Data provided start

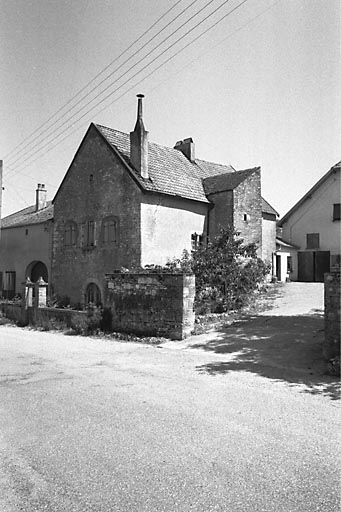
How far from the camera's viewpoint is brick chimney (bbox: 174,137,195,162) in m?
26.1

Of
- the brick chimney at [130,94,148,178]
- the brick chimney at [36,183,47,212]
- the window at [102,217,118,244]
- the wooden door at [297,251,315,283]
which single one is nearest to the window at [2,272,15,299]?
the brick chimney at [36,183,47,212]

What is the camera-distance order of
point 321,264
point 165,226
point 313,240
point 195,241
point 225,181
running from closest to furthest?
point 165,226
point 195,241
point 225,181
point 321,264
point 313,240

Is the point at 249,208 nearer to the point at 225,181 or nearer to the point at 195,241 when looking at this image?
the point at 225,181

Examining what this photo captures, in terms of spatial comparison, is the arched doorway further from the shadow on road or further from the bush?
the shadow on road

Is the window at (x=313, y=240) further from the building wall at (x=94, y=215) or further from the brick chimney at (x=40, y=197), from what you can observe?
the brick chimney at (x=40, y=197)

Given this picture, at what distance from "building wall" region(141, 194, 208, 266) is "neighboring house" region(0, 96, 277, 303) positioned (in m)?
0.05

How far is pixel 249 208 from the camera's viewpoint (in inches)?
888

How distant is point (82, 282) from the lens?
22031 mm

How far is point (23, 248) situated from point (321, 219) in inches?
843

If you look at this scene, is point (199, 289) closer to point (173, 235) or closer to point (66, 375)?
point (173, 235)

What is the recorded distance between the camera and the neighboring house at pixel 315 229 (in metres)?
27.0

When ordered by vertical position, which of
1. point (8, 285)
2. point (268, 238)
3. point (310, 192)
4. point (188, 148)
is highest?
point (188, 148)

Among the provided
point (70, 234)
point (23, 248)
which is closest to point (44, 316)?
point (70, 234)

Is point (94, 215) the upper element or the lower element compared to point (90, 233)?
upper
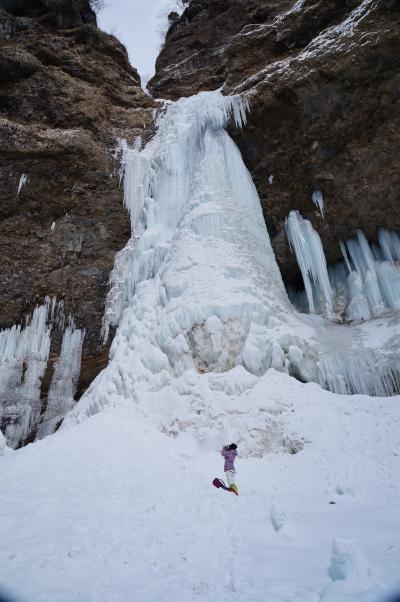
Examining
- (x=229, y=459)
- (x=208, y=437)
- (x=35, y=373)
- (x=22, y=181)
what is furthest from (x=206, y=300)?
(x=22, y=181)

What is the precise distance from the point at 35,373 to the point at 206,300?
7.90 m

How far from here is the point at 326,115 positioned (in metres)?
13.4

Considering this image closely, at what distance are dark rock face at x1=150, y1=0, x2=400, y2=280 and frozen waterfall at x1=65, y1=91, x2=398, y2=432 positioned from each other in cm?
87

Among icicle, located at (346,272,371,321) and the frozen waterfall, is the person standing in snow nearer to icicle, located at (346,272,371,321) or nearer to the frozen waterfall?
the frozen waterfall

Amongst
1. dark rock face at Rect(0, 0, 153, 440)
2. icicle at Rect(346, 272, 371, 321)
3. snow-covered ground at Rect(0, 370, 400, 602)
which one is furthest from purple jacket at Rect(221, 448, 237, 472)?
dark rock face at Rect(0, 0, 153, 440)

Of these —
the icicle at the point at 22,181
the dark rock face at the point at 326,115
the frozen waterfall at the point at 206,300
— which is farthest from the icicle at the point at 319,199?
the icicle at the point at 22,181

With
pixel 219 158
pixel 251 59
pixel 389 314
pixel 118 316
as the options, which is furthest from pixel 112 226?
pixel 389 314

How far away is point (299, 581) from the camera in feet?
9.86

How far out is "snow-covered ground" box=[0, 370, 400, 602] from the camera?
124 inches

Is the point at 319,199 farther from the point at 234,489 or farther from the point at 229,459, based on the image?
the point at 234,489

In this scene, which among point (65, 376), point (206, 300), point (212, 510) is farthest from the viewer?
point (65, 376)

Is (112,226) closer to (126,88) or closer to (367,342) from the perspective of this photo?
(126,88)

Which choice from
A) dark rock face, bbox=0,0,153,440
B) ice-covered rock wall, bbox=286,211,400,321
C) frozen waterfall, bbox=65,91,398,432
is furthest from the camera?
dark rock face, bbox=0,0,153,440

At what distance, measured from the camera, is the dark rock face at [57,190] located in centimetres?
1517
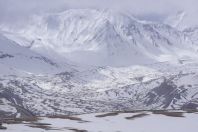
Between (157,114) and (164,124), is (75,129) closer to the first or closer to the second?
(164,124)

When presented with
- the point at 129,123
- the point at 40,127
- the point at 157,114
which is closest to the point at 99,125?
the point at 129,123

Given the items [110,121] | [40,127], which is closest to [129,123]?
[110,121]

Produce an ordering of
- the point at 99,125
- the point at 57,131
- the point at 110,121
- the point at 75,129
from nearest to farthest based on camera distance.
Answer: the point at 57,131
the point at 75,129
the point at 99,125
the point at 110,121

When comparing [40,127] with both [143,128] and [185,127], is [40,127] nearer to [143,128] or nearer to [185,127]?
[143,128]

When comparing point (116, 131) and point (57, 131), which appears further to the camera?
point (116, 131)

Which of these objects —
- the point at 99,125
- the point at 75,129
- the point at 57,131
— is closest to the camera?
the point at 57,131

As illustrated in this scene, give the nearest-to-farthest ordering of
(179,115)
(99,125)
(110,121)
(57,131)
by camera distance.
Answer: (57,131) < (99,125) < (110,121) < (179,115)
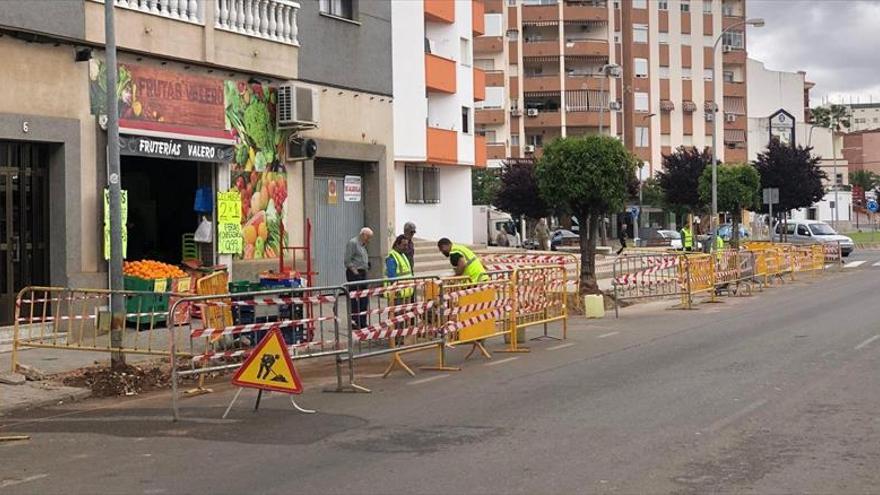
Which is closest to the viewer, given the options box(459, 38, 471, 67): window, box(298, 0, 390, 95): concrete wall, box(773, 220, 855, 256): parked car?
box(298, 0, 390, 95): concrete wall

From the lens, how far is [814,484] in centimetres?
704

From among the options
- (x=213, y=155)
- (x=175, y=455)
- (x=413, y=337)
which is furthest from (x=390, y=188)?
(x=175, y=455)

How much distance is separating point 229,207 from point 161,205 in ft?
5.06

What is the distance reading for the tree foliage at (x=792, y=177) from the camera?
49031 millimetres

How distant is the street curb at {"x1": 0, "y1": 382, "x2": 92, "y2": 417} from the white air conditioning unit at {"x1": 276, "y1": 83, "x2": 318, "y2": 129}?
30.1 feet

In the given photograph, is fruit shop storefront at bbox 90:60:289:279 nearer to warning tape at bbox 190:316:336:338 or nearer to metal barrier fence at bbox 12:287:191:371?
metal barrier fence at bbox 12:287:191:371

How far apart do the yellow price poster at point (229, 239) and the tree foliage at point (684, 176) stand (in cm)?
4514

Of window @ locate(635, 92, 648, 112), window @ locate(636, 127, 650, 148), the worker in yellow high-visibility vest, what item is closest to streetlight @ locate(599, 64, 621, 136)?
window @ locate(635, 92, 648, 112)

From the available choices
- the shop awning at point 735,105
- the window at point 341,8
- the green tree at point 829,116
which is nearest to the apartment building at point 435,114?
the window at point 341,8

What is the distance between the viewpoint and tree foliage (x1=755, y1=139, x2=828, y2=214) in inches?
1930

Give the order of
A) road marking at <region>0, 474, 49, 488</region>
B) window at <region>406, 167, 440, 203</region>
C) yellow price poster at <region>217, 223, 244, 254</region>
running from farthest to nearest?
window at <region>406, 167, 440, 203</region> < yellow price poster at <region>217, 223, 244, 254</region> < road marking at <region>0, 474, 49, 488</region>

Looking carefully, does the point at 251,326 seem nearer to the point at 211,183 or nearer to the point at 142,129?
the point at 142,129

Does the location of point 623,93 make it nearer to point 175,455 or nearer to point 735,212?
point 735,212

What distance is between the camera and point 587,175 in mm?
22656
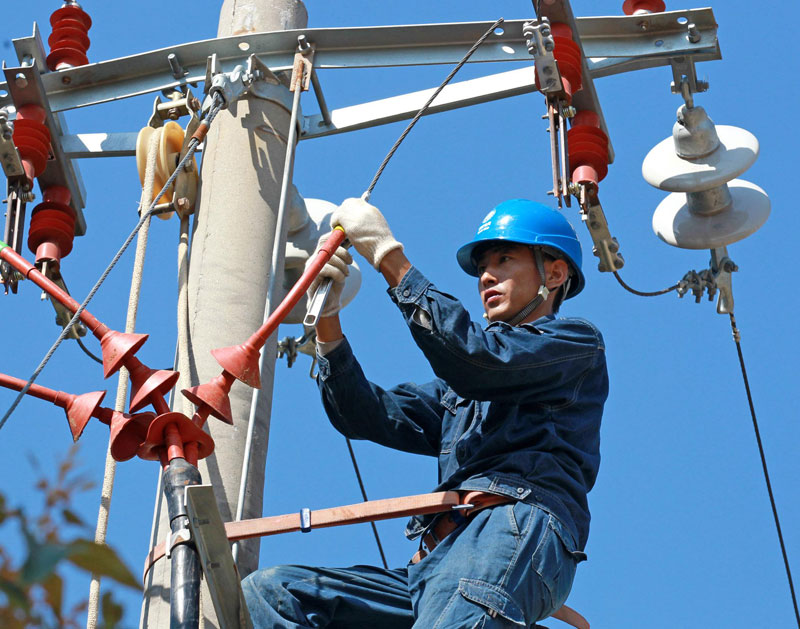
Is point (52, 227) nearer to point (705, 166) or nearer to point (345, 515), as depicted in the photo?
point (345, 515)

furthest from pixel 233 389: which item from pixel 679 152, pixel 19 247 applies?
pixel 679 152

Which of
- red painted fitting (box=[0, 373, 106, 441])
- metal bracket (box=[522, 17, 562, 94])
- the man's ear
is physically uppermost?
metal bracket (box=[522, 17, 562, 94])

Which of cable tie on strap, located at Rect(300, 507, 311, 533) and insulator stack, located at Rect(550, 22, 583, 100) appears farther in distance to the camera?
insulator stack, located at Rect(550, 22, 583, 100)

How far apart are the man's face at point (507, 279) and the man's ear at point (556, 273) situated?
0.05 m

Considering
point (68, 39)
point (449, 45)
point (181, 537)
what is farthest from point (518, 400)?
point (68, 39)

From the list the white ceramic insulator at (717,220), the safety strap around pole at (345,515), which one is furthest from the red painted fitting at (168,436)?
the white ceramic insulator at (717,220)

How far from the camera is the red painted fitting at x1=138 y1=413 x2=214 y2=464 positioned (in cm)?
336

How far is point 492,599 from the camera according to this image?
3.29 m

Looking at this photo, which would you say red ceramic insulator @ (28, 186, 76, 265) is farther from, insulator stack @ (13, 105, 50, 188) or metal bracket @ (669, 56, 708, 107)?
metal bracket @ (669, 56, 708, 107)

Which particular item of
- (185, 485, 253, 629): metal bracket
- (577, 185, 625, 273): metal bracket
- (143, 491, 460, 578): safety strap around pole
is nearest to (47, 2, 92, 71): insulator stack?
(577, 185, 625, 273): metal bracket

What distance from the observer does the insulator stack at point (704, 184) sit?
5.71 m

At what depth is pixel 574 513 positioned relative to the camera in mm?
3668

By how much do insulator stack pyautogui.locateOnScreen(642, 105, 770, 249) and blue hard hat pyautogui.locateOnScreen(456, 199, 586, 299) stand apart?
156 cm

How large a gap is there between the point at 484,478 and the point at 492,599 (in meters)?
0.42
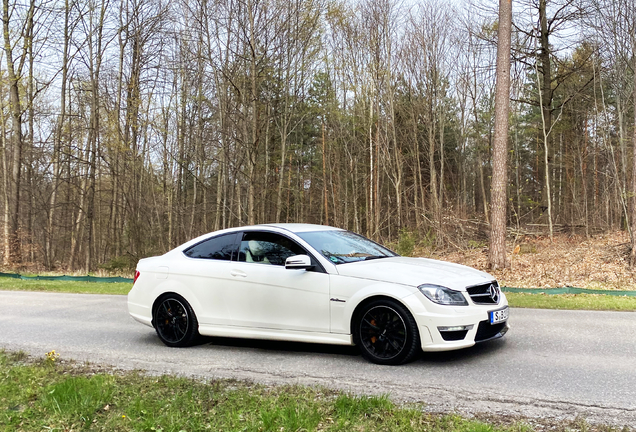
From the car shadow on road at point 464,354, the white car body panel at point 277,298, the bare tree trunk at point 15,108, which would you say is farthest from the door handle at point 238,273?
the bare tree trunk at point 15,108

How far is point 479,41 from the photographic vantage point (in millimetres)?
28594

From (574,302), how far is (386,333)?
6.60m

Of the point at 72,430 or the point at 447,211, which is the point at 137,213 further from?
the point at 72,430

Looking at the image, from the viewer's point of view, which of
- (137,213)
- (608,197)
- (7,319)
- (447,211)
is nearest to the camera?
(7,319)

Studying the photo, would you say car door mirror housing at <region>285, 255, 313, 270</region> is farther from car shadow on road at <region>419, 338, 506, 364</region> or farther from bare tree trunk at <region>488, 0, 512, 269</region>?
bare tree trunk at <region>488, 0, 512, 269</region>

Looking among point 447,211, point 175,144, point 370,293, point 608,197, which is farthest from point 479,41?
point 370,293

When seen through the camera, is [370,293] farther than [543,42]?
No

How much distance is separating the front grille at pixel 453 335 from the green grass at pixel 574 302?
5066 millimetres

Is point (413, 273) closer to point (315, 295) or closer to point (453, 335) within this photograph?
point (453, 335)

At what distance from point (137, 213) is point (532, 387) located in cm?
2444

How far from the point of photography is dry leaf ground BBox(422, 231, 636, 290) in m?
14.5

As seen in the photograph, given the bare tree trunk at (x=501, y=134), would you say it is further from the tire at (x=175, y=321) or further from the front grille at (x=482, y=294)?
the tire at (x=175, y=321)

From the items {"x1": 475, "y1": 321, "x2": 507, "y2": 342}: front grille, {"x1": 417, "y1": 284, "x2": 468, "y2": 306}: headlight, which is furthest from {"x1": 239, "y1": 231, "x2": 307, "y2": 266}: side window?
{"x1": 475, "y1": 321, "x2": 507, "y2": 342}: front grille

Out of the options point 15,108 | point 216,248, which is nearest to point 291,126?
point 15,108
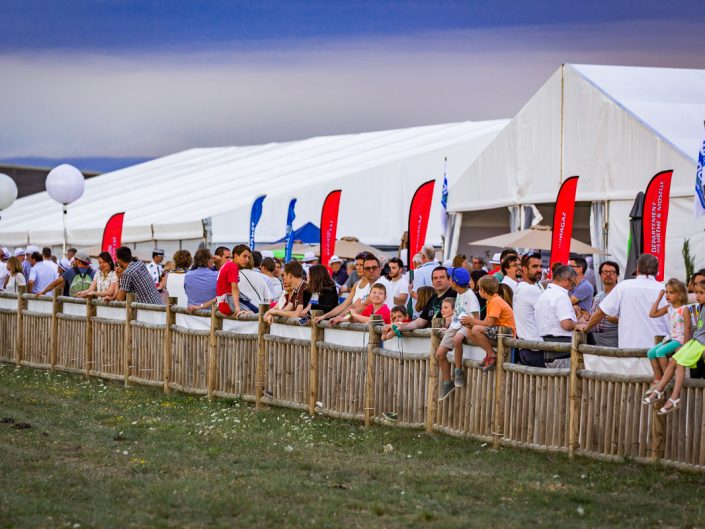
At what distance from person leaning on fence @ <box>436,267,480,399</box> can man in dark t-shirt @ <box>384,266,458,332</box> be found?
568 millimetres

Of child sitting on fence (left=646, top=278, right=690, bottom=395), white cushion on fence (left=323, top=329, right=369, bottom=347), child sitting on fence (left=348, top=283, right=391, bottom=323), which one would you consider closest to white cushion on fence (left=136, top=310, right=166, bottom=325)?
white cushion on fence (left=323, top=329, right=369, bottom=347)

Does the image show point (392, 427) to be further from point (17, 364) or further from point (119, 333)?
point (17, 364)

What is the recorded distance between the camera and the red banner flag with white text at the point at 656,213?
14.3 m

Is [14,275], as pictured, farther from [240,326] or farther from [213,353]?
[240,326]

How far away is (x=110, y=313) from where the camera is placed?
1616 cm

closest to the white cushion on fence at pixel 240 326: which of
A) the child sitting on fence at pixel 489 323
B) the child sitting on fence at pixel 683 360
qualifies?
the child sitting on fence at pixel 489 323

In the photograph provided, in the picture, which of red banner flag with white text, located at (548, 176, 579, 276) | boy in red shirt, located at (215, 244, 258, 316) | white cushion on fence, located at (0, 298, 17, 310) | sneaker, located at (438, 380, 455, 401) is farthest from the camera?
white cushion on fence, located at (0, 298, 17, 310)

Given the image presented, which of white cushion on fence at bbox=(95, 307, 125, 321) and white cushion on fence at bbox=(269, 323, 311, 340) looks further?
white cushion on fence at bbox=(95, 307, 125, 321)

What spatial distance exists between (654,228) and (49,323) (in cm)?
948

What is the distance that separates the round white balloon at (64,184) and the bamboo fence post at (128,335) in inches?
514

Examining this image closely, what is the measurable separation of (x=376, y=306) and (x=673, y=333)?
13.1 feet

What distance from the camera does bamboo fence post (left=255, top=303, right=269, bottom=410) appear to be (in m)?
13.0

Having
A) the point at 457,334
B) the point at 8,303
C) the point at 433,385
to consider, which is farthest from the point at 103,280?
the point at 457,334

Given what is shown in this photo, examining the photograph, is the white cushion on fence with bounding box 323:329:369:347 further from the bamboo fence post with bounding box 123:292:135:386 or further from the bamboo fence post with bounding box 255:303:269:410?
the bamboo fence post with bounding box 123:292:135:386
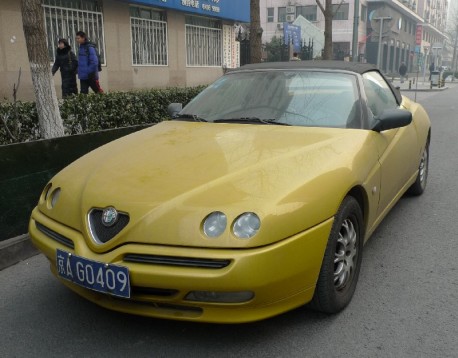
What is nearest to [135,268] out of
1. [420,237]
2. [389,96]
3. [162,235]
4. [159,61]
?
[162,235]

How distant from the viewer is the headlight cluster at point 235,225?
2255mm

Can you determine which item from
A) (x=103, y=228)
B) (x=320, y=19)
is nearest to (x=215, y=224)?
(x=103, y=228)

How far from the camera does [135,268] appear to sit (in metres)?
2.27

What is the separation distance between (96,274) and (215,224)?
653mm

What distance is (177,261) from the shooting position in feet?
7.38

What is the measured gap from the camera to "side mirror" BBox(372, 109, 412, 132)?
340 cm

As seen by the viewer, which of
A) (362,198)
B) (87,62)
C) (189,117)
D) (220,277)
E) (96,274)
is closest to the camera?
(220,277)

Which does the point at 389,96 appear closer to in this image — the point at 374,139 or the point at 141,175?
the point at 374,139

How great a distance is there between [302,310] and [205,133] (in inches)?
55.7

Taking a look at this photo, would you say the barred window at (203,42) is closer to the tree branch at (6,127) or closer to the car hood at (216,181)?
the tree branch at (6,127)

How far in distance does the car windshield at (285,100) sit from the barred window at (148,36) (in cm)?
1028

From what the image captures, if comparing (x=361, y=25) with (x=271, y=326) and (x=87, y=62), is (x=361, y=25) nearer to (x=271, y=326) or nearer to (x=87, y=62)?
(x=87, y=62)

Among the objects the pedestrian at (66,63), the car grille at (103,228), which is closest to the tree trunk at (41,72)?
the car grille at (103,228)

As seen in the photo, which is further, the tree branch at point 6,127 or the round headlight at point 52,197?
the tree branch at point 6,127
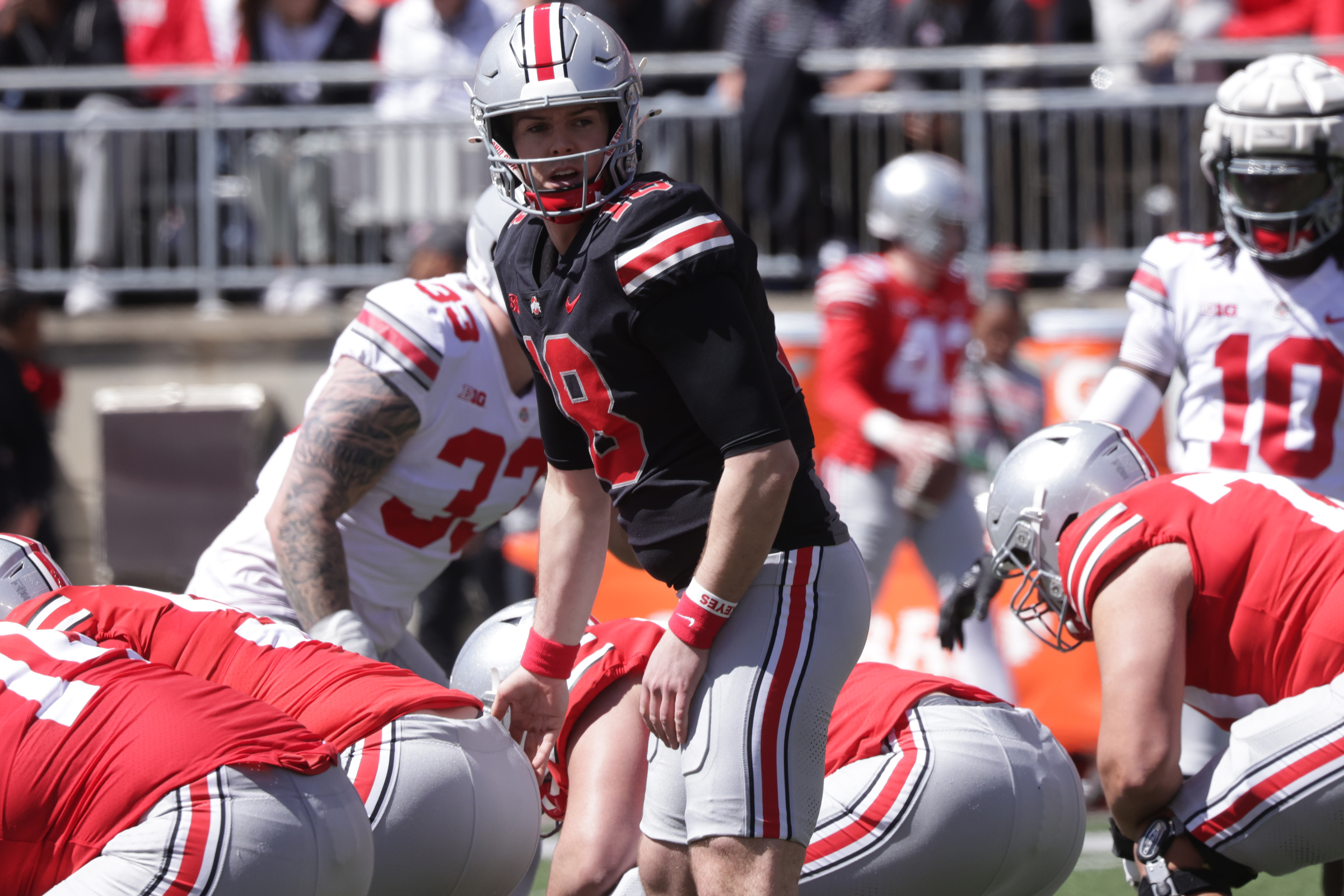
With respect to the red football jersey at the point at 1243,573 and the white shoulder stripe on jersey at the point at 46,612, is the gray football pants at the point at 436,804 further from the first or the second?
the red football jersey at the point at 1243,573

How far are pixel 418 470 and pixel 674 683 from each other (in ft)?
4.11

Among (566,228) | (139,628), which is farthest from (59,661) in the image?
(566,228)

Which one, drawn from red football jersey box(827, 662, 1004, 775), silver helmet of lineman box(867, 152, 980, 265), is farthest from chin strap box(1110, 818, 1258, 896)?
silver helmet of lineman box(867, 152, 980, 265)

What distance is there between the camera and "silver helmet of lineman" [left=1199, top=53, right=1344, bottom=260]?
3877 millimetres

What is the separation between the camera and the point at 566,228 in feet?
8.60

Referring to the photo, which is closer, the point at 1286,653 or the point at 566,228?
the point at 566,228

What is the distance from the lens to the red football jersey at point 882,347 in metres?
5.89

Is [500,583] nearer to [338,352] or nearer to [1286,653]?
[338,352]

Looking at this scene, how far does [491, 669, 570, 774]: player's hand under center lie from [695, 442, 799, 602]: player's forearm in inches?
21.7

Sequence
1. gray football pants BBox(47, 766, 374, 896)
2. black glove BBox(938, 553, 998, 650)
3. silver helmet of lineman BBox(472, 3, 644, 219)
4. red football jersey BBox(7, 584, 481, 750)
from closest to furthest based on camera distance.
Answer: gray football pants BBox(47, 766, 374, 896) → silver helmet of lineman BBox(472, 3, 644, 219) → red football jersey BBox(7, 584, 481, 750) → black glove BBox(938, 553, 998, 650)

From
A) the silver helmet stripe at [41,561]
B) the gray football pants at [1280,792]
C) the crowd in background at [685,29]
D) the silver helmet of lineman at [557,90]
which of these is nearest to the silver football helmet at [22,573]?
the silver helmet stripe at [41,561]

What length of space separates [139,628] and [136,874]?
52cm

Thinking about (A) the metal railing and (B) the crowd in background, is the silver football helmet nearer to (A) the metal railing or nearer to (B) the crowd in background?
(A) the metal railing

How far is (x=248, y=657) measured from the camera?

Data provided end

Task to carry out – Recast the part of the records above, from the line containing "Thinking about (A)" through the end of the records, as a numbered list of its lines, leaving out any blank lines.

Result –
1. Thinking about (A) the metal railing and (B) the crowd in background, is the silver football helmet nearer to (A) the metal railing or nearer to (B) the crowd in background?
2. (A) the metal railing
3. How far is (x=248, y=657) measured from the camera?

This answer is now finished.